Every month I hear at least one new story of an entrepreneur forming alliances to succeed. Below are examples of three entrepreneurs who've done this, and they are just the tip of the iceberg. If you keep alert, you'll read about other examples in your local newspapers and business magazines. Might that other person's experience work for you? Remember to always be on the lookout for opportunities to make alliances.

  • Karen Alvarez of Dublin, California, invented the Baby Comfort Strap, a product that keeps children safely strapped into shopping carts. When she first started her company, Baby Comfort Co., she was referred to Safe Strap Co., a manufacturer that sells shopping-cart straps to supermarkets. Alvarez asked Safe Strap for help, and the company agreed to make small quantities of Alvarez's product and to 90-day payment terms to help launch the product.
  • Nathaniel Weiss, founder of G-Vox, a Philadelphia-based music company, got his start with a hardware/software product package that automatically transcribes notes played on a guitar into sheet music. His product allows guitarists to work on a new song without having to stop constantly to write down each note. Weiss has had a board of advisors from the beginning. His big break came when he formed an alliance with Fender Guitar Co. Fender agreed to sell his product to guitar stores, both as an accessory and as an option on Fender guitars. Once his company generated some initial sales success, Weiss went out and found several marketing people with extensive experience selling to retail music stores to push his product into the market.
  • Gary Lewtschenko of Glenmore Park, Australia, had worked for six years on his Anywhere Tent--which can be set up in mud, shallow water, over fallen trees or on rocky ledges--without achieving any significant market penetration. Then, in 2005, he took on four partners with experience in developing new businesses, who put their expertise and $75,000 into his company. Lewtschenko gave up 80 percent of his company, which might seem like a lot, but he feels it was a good deal, and sales took a sharp upturn once he found partners. His plan is to use the income from the Anywhere Tent to launch other products on his own through his company, Unique Creations. As for Lewtschenko's partners, who were judges on Dragon's Den, a TV competition that looked for new, exciting products, they got what they wanted, too: major involvement in a new product they felt had a real niche in a promising market.

The New Product Factory
There are three tasks involved in launching a successful product.

1. Finding an opportunity in the marketplace, and then creating a product to meet that opportunity.

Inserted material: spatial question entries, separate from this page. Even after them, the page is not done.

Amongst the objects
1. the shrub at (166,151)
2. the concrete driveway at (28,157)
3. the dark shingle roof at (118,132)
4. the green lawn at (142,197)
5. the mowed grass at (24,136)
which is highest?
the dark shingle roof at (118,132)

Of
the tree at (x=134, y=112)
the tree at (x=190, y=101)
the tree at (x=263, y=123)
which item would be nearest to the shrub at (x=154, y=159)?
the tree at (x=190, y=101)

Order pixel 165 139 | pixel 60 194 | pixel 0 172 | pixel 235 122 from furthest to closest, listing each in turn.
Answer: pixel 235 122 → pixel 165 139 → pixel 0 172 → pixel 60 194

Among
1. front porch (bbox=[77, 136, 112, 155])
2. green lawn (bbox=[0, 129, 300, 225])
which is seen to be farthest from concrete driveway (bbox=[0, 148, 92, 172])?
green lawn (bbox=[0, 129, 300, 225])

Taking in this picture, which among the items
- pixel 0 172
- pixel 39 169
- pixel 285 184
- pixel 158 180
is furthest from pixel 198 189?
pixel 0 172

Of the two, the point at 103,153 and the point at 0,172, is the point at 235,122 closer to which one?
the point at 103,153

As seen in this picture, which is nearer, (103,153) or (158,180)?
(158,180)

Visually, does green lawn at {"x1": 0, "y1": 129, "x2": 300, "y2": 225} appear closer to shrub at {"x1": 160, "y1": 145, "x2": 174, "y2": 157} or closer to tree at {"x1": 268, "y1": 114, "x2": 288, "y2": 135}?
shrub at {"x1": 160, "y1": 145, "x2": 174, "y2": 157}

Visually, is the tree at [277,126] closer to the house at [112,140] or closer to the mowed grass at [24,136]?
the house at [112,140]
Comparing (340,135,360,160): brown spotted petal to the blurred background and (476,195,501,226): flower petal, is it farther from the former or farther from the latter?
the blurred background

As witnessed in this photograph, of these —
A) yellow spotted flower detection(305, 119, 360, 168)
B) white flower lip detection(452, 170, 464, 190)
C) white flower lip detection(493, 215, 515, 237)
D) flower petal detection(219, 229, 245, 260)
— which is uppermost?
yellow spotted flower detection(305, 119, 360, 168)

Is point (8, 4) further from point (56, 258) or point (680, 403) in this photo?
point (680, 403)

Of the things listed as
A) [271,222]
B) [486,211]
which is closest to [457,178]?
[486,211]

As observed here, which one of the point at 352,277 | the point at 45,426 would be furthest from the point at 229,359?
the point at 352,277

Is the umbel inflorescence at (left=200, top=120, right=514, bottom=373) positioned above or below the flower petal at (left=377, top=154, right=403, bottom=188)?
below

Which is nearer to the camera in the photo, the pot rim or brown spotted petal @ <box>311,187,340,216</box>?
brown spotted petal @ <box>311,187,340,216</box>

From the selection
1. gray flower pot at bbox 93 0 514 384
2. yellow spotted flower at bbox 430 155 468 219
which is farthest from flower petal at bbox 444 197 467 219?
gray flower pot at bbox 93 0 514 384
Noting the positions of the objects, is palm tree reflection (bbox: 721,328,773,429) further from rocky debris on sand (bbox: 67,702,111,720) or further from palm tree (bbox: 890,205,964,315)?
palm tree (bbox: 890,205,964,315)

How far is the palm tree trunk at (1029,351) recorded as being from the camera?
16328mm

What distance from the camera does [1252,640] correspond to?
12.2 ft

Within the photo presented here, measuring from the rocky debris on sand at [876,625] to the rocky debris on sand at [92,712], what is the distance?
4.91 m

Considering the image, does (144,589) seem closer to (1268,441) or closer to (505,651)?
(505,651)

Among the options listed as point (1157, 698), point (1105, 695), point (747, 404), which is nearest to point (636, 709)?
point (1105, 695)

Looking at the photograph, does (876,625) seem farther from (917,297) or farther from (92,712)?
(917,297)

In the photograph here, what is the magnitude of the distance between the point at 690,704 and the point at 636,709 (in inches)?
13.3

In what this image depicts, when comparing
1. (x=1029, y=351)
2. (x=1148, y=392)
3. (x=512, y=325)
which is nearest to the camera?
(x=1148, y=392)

The well-conceived product meets a consumer desire or need and can be produced at a price that provides buyers with value. This is normally an entrepreneur's strength.

2. Manufacturing the product. Tooling, manufacturing fixtures, working capital, quality control, value engineering, product liability insurance, regulatory approvals and a host of other complicated concerns are the realm of the manufacturer.

3. Marketing the product. Pricing, packaging, promotional allowances and connecting with major buyers are some of the simpler tasks of marketing. Understanding customer needs, positioning the product so it will sell, creating a memorable brand and product image, and finding customer hot buttons are some of the tactics marketers use to successfully introduce a product.

As you look at these three tasks, ask yourself: Does it make sense for entrepreneurs to try to do everything involved in bringing a product to market? I don't think so. Each of the jobs of new product development, marketing and manufacturing requires in-depth expertise. Your goal as an entrepreneur is to learn to use other people so that both you and they make money. Once you do that, you'll be able to devote your time to being creative and inventing new products.

Unfortunately, there is no single way to find partners. Each market and each product are different and require a particular approach; for each new endeavor, you will need to go to shows, make industry contacts and find just the right marketing and manufacturing partners. But once you become skilled at finding partners, you'll only be limited by your creativity and your ability to come up with new ideas that the market wants.